Mechanistic aspects in the formation of nano- and submicron particles in a batch and a continuous microfluidic reactor: Experiment, modeling and simulation

To investigate mechanistic contrasts in particle formation between a batch and a continuous microreactor, a coupled computational fluid dynamics (CFD)-population balance equation (PBE) based model is proposed; incorporating mixing, reaction, nucleation, diffusion-growth, Brownian-coagulation, shear-induced coagulation and Ostwald ripening (OR), occurring simultaneously. This enables prediction of nanoparticle size over a wide range of temperatures, flow-fields and solvents. This has been possible for the first time, since we included: (i) effect of evaporative-loss of solvent at a high synthesis temperature in our batch reactor experiments, along with (ii) turbulent-shear coagulation of nanoparticles in this reactor, due to the imposed strong forced convection; while accounting for, in contrast, (iii) laminar-shear coagulation in the microreactor [Gutierrez et al. (Chem. Eng. J., 2011, 674-683)], due to prevailing low Reynolds number flow-synthesis in their experiments. We find that, evaporation significantly reduces particle size by reducing critical radius for OR. Consequently, without it, a strikingly high over-prediction error (about 40% with respect to our experimental particle size) is seen for synthesis of SiO2 particles in ethanol itself, with a more pronounced effect in methanol, a more volatile solvent.

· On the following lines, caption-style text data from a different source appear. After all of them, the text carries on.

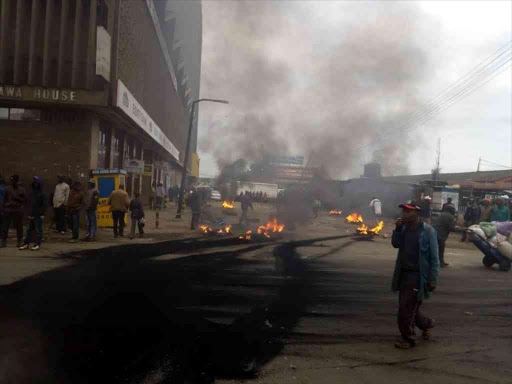 Chaos on Nairobi's Haile Selassie Avenue during a demonstration by Wakulima Market traders against high rates charged by the county, July 12, 2018. /COURTESY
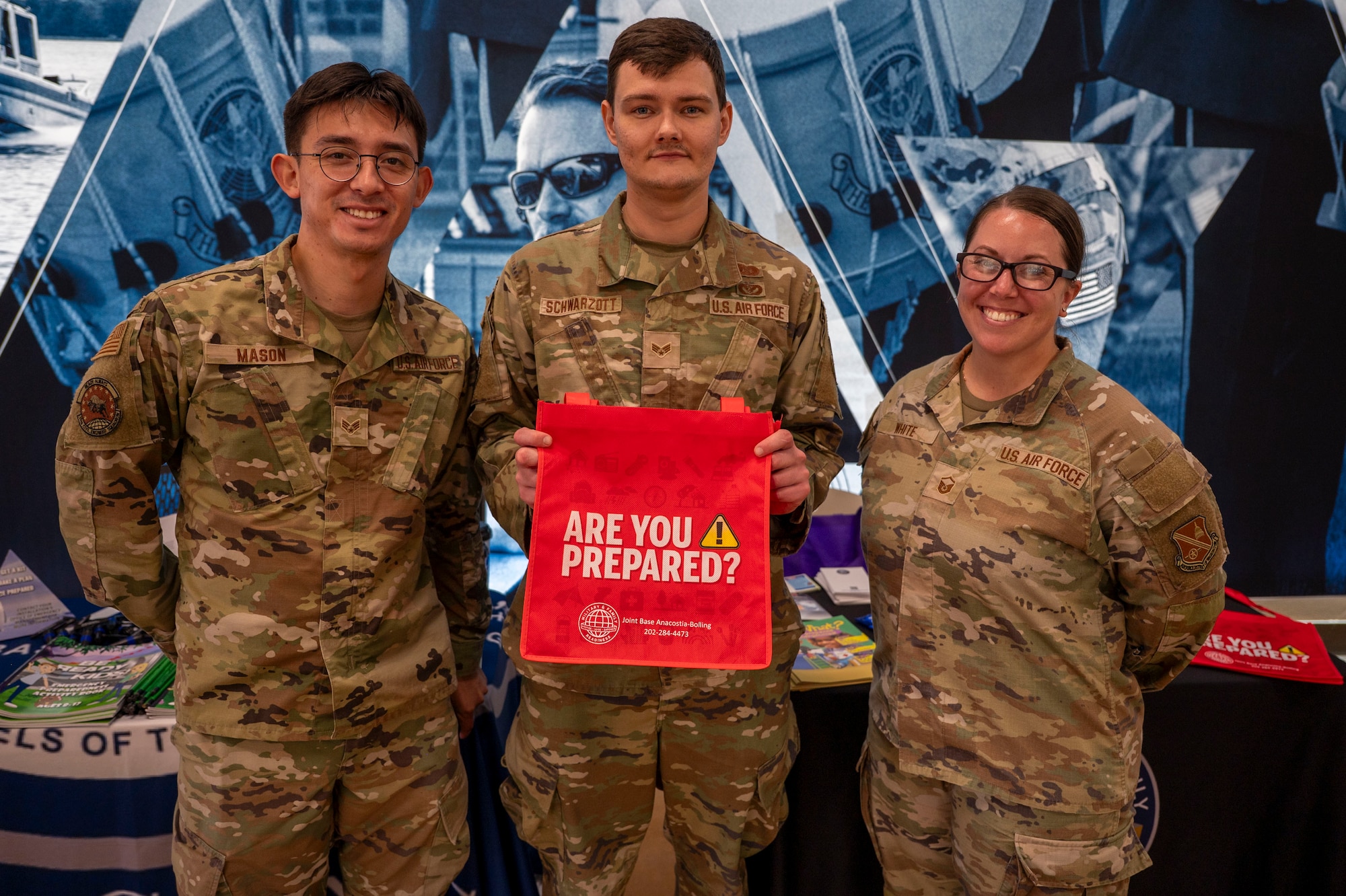 From left, U.S. Air Force Senior Airmen Noah Schwarzott and Cristian Mason, both emergency management journeymen assigned to the 11th Civil Engineer Squadron, and Master Sgt. Candice White, Joint Base Anacostia-Bolling Military Family Readiness Center superintendent, staff a National Preparedness Month booth at JBAB, Washington, D.C., Sept. 9, 2025.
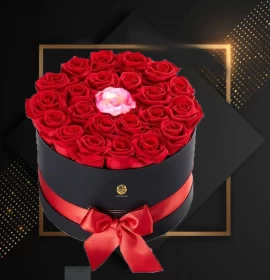 red roses and pink rose in round box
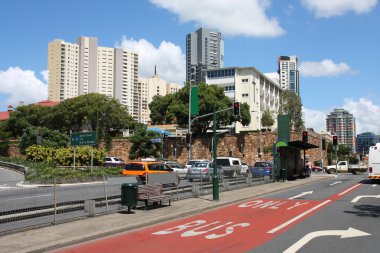 Brisbane, Australia - city street view with skyscrapers in background. Bus lane. clipart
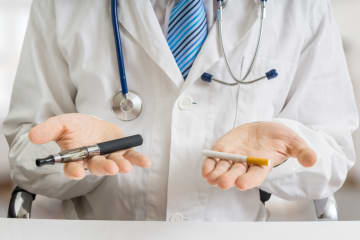 Doctor is comparing electronic vaporizer and conventional tobacco cigarette. - stock photo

Furthermore, in contrasting flow fields of the two reactors, inclusion of the correct function, either turbulentshear or laminar-shear based coagulation, for batch or microreactor, respectively, enables us to predict temporal particle size evolution accurately. For batch reactor, prediction is completely a priori, while for microreactor, coagulation efficiency as a single adjustable parameter achieves that; without these, existing models suffer about 20% and 15% under-prediction in particles size, respectively, compared to experimental data.